However, as we grow into adulthood, at least theoretically, we are suppose to develop frustration tolerance. So as frustrating as it is to postpone getting our needs met on any given occasion, we are suppose to know that the frustration isn't going to kill us, even though, for most of us, it still seems like it is going to kill us. So what's going on here? How come we don't develop a healthy frustration tolerance? Why are so many of us addicted to so many different kinds of stress reducing pleasures? How come so many of us suffer from all kinds of stress related illnesses? Well, we are getting there! Hold on to this piece of the rope. There is another piece with which to connect exactly here. We just have to get there. And we will. It’s time to bring up a new pin ball and fire away in a new direction, but you will see it all come together soon!

INFANTS INITIATE
A few paragraphs back, when we were talking about making decisions, we referred to infants initiating contact. We learned some time ago how important it is for us to engage infants and to interact with them, but we are only just now learning that infants will typically initiate contact with us, if we, the big people, will just chill out for half a second and allow them to initiate. For some strange reason, we think it is our job to initiate. There’s nothing wrong with initiating contact with an infant, but we short circuit a really powerful and wonderful brain experience when we do.

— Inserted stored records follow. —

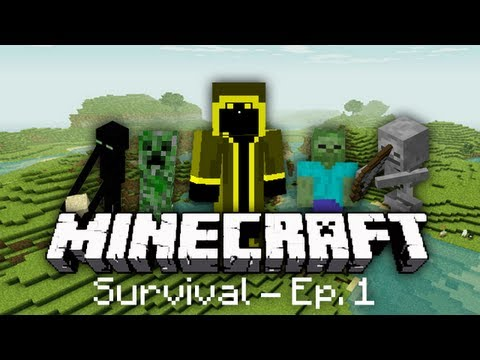 Minecraft Survival Let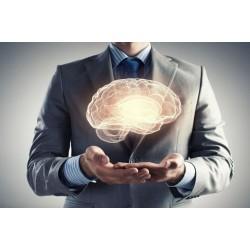 50 lenyűgöző tény az emberi agyról (a tudomány jelenlegi állása szerint)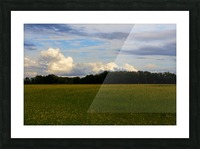 Champ ensoleille- Sunny field Picture Frame print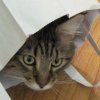 caturday: A brown tabby cat peeking out of a paper bag. (pic#834408)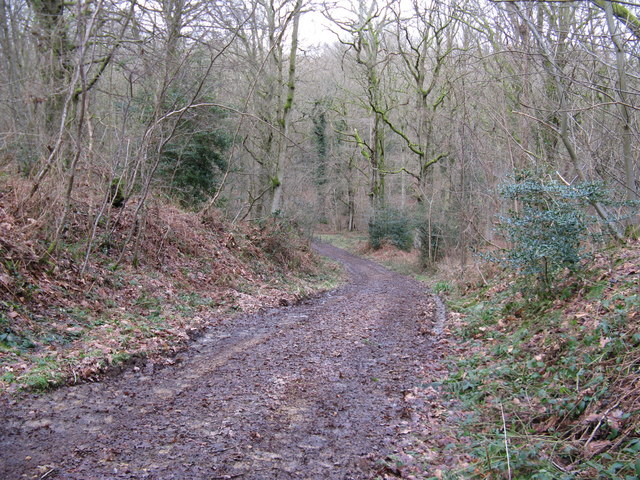 Bridleway descent in Frith Wood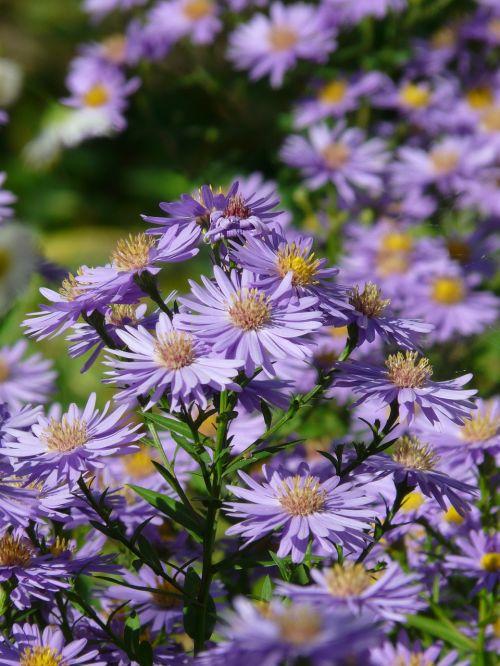 lygus lapų asteris,aster,herbstaras,gėlė,žydėti,gėlės,dekoratyvinis augalas,violetinė,violetinė,flora,spalvinga,spalva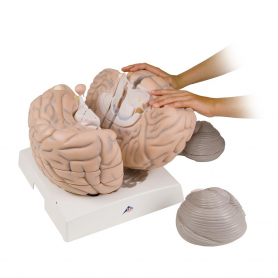 3B Scientific® Giant Brain Model (2.5x Full Size), 14 Part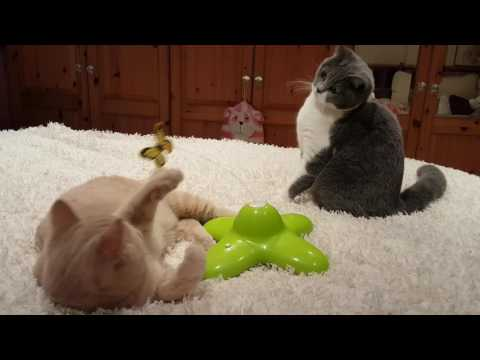 Funny ! Kittens playing with a butterfly.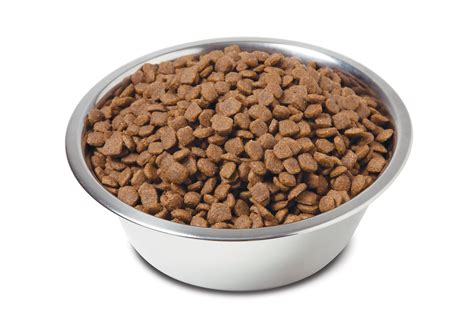 puppy food low grain premium food introduced by dynamite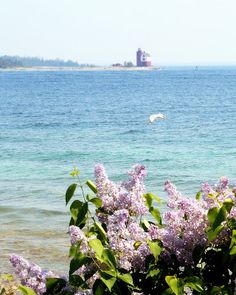 want to go .. Mackinac Island Lilac Festival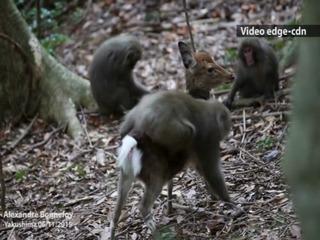 Mono intenta aparearse con ciervo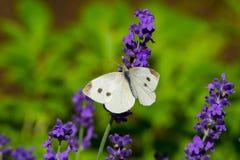 在紫罗兰色levander花的大黄色蝴蝶 免版税库存照片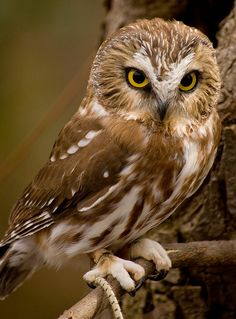 Saw-whet Owl | Flickr - Photo Sharing!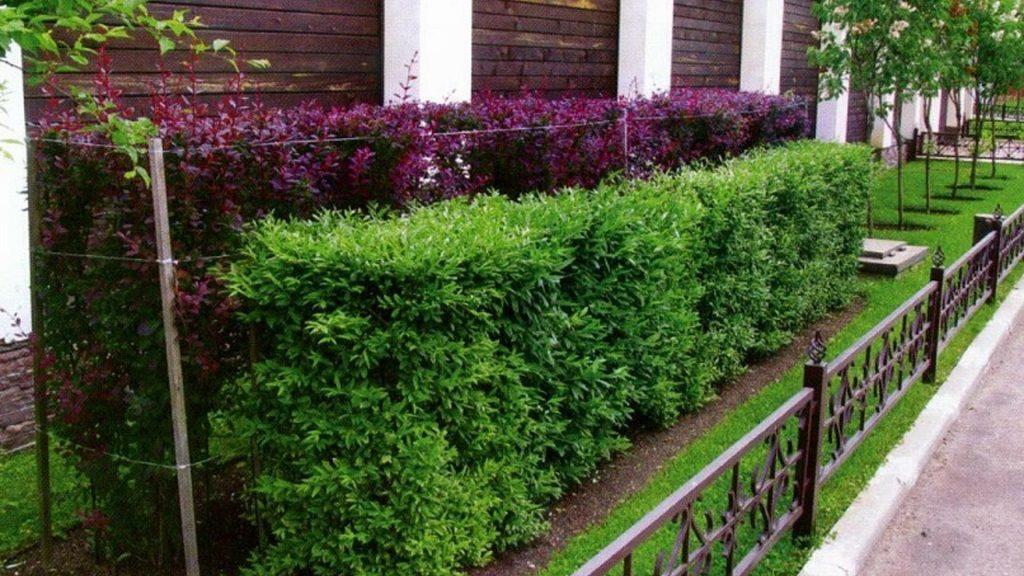 ограда-plants10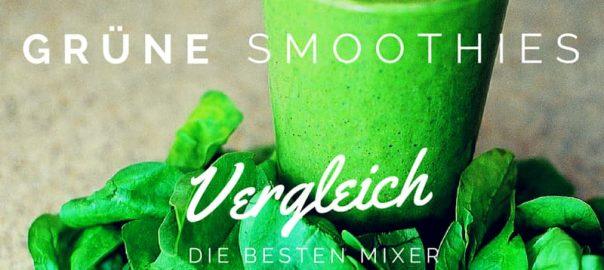 Mixer für grüne Smoothies, Vergleich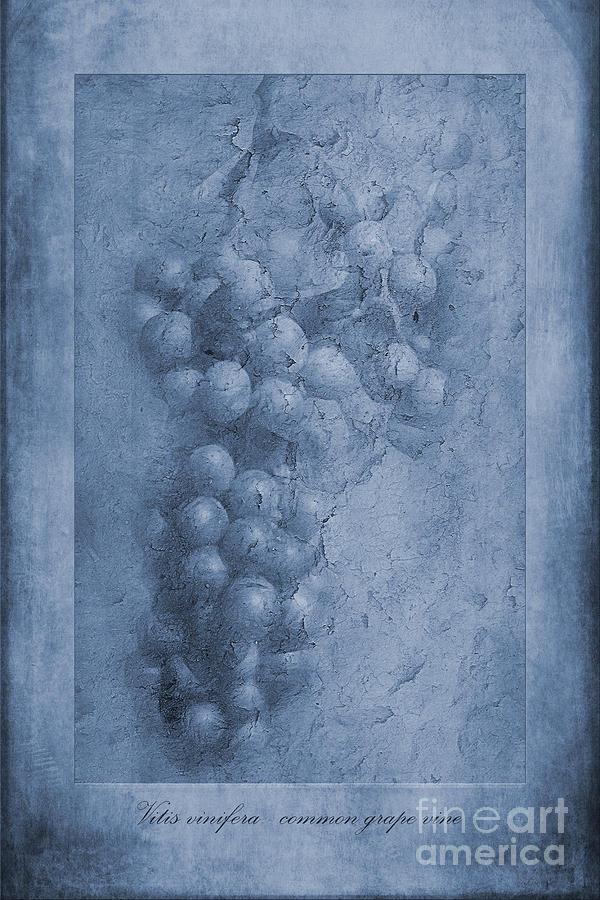 Vitis Vinifera Photograph - Vitis Cyanotype by John Edwards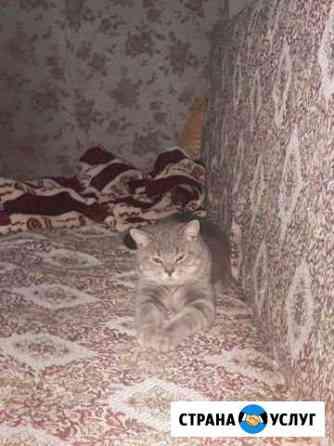 Котик на вязку Майкоп
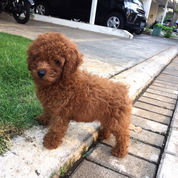 Red Toy Poodle Murah
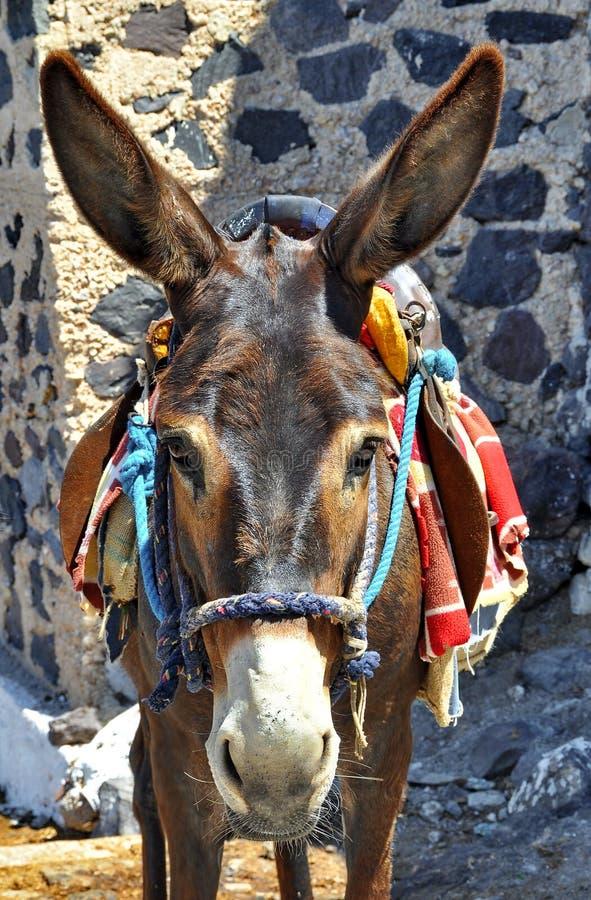 Ezel van Santorini royalty-vrije stock fotografie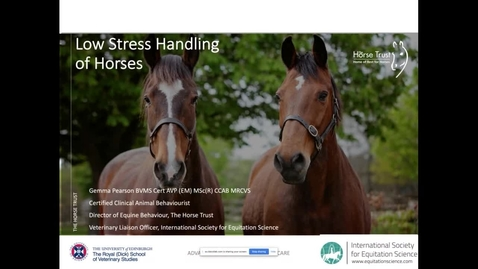 Thumbnail for entry Low stress handling horses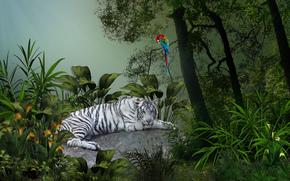 white tiger, predator, Parrot on the tree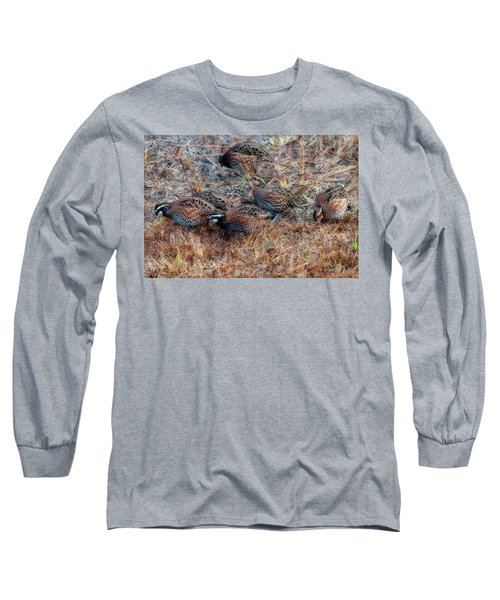 Flock Of Quail Feeding In Field Long Sleeve T-Shirt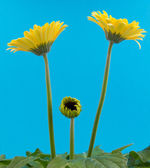 Yellow gerbera flower isolated on a blue background — Stock Photo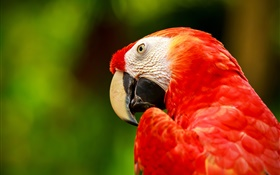 Red feather macaw HD wallpaper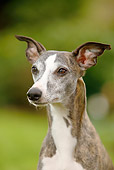 DOG 14 PE0015 01
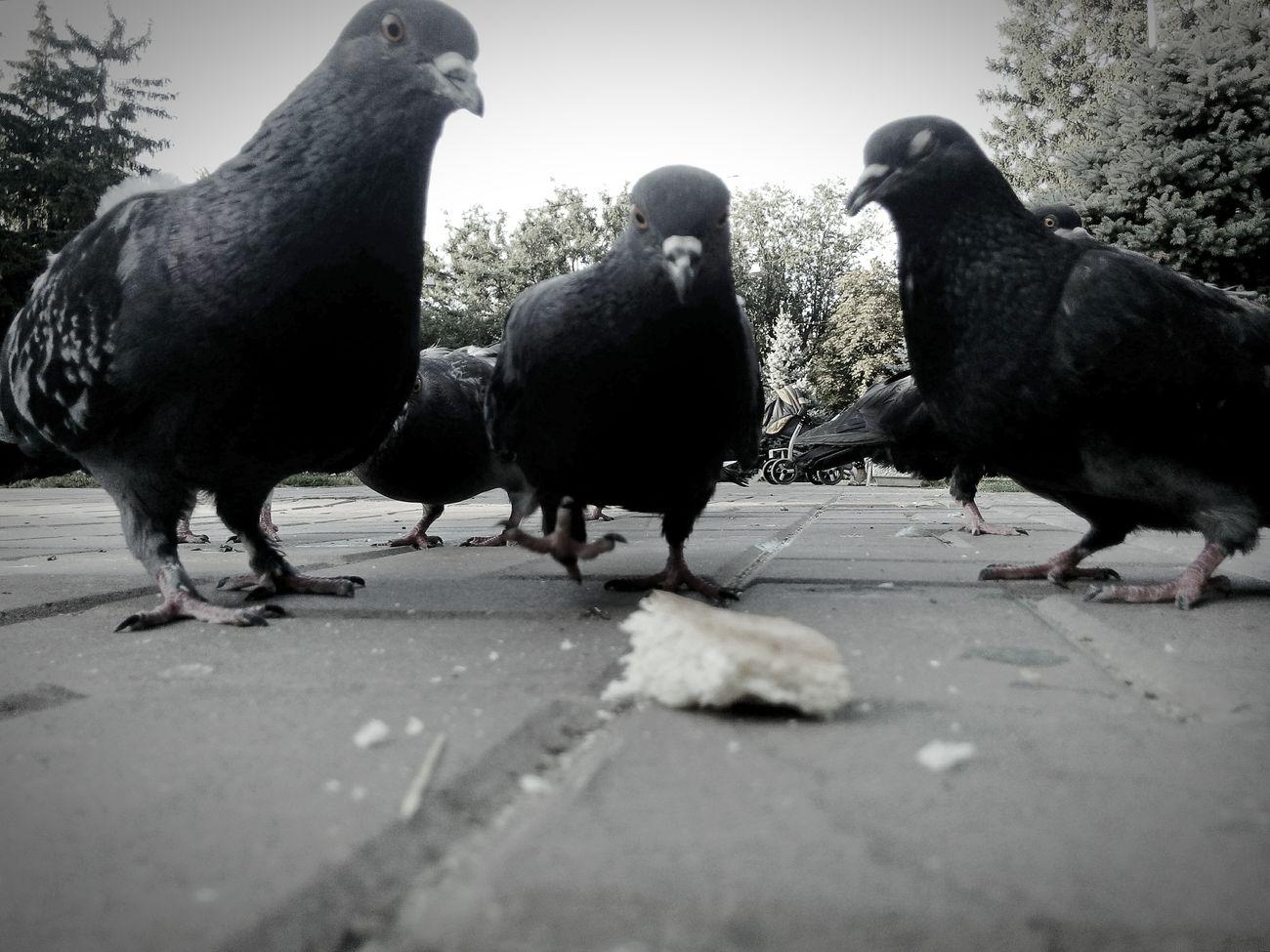 Bird Animal No People Animal Themes Outdoors Rostov-on-Don Ростов-на-Дону Close-up город Pigeons Doves Square голуби кормитьголубей птицы площадь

SO LET’S TAKE A LOOK AT THAT BRAIN EXPERIENCE
You know that feeling you get when you are talking to someone, and you know they are understanding you because they are moving their head up and down, sometimes just a little and sometimes a lot? Basically, the person is non-verbally saying “I get what you are telling me.”

Well, that is how an infant feels when you allow the infant to initiate contact, and then you respond to the infant in the exact same way the infant initiated contact with you. So the infant looks at you and holds its little closed fist up to its mouth. You respond to the infant by holding your closed fist up to your mouth. The infant will just beam. “You’re on the same page with me....we can communicate.” No, the infant isn’t saying those words to him or herself, but that is the emotion the infant is experiencing as ten thousand neurons fire, making connections, creating mental models of what it is to be in relationship with someone who is on the same page with you, who understands your needs, and who is willing to respond to them.

Infants will initiate all day long and all night long. They have one singular verbal language with which to initiate communication–crying. So it is appropriate for an infant to be a cry baby. If we respond to the infant’s cries, the infant will eventually learn the necessary words and “skills” for expressing his or her needs as they grow into the terrible two’s. Those infants whose caregivers are concerned about spoiling them and allow them to lay in the crib crying till they stop are literally raising WHINERS, and whine they will when they become toddlers.

HOLY TOLEDO! IT’S GRANDMA!
Grandmas tend not to wait for the infant to initiate. They just scoop the infant up. Sometimes Grandma is wearing that bright red lipstick, wearing old lady’s perfume, sometimes her teeth are falling out as she smiles and kisses you with those red smacking lips, and often times, she smells like old people smell. Half dead! It is “traumatic” for the infant who has to be thinking to him or herself, “Who in the heck is this person? Oh God, is this Grandma?”

Nothing against Grandma’s really, it’s just that sometimes we are so proud to be a grandma that we forget to tune into the infant and his or her needs.

Now, I want to stop here for a moment. This is very serious business. Are you getting this piece? It is so simple to allow an infant to initiate and then respond in kind. It is so simple to hone your skills in reading an infant’s cry and to know and respond to the need. It is so simple, but so critical for that little person in creating his or her tangible and mental models of love.

THERE IS NO REASON TO BEGIN TEACHING AN INFANT FRUSTRATION TOLERANCE.
I repeat. There is no reason to begin teaching an infant frustration tolerance. In fact there are lots of good reasons to respond to every need an infant has. You cannot spoil an infant. I will be happy to stop right here, and we can discuss this for the rest of the session!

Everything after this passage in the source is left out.